First Lady Mari Culver delivered the fixings for a Thanksgiving meal to homeless shelters in the Des Moines area today.
“You know you need to start defrosting early,” Culver joked as she patted one of the frozen turkeys she took into a homeless shelter for teenagers. “A couple of days in the refrigerator would be good.”
The Iowa Turkey Federation donated the frozen birds. The Culvers and the governor’s staff donated the rest of the food, including staples like dinner rolls, fresh fruit and a ham. Mari Culver talked with reporters in the shelter’s kitchen.
“Hopefully this will make people think about remembering those in our community who are less fortune, not only at the holiday times, but throughout the year,” Culver said, “and to look into those organizations that serve the under-served in Des Moines and throughout the state and to remember those folks with donations, whether financial, food or clothing not only during holiday times, but all times during the year.”
Earlier this year, Mari Culver helped paint the shelter’s dining room. Brad Whipple, director the Iowa Homeless Youth Centers, says some of the homeless teens who will sit around the table in that dining room on Thursday will be having their first-ever Thanksgiving Dinner.
“They really do appreciate it. You know, when it’s out of their norm, when it’s not something that they’re had before, when it hasn’t been their experience — when they have the opportunity to have that, I think it’s a huge blessing to them. It’s a huge benefit to them,” Whipple said. “…A place and the right food for an experience for them to really be thankful for what they have this year.”
Whipple said in this month alone his shelter has been unable to provide housing to 19 kids who are homeless and out on the streets of Des Moines. Nine kids will be living in the shelter on Thanksgiving Day when that donated meal will be served. “This helps us to show value to these kids. Celebrating this holiday with them is big and it’s important,” he said. “Just because they’re homeless doesn’t mean that they don’t deserve a Thanksgiving.”
Delivering the makings for a Thanksgiving meal to Des Moines-area shelters that house the homeless as well as victims of domestic violence has been a tradition for Mari Culver for the past four years. “And even though Chet will be leaving office, we’ll continue to do it. I wish the kids were out of school and could go with me this year. They’ve gone in year’s past, but it is important and it’s easier for all of us to remember at the holiday times to remember those who are in need,” Culver said. “The more difficult thing is to try to do it throughout the year.”
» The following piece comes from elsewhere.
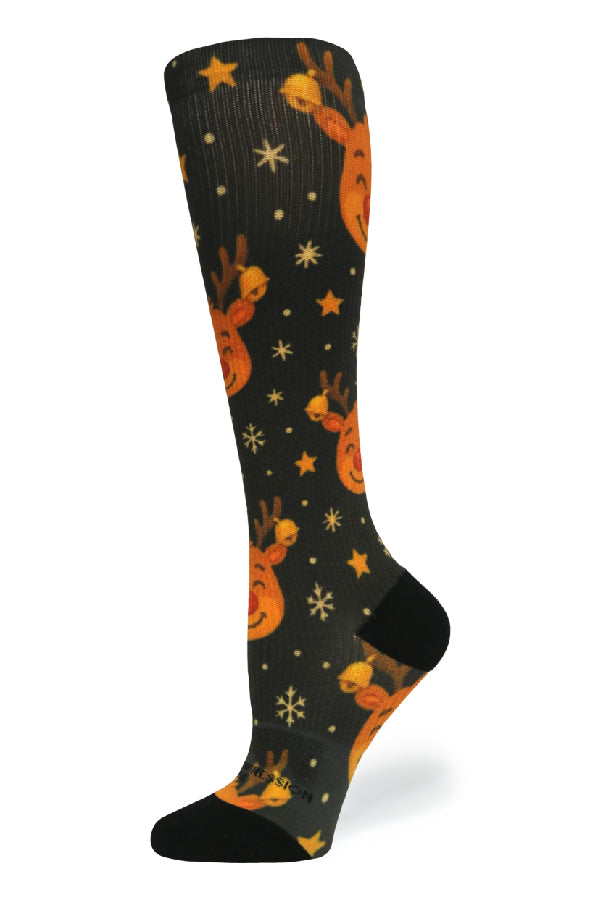 Medias de compresión OTC 360 Glow Frosty (estándar y extra anchas)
Culver has some advice for Iowans as we approach Thanksgiving: “Instead of looking around at what’s wrong or what could be better, take a look at what’s closest to you and be thankful for your health, for the fact that you have a home, which many people don’t. I mean, we’re here at the center where homeless children live. We were just at a shelter where there were a lot of children, adolescent children who don’t have anywhere to go, so know what’s important and be thankful all year round, not just at Thanksgiving.”
Culver told reporters she’s grateful for the family vacation she, the governor and their two children took after this year’s election. Her husband lost his bid for a second term and both Culvers are in the midst of a job hunt.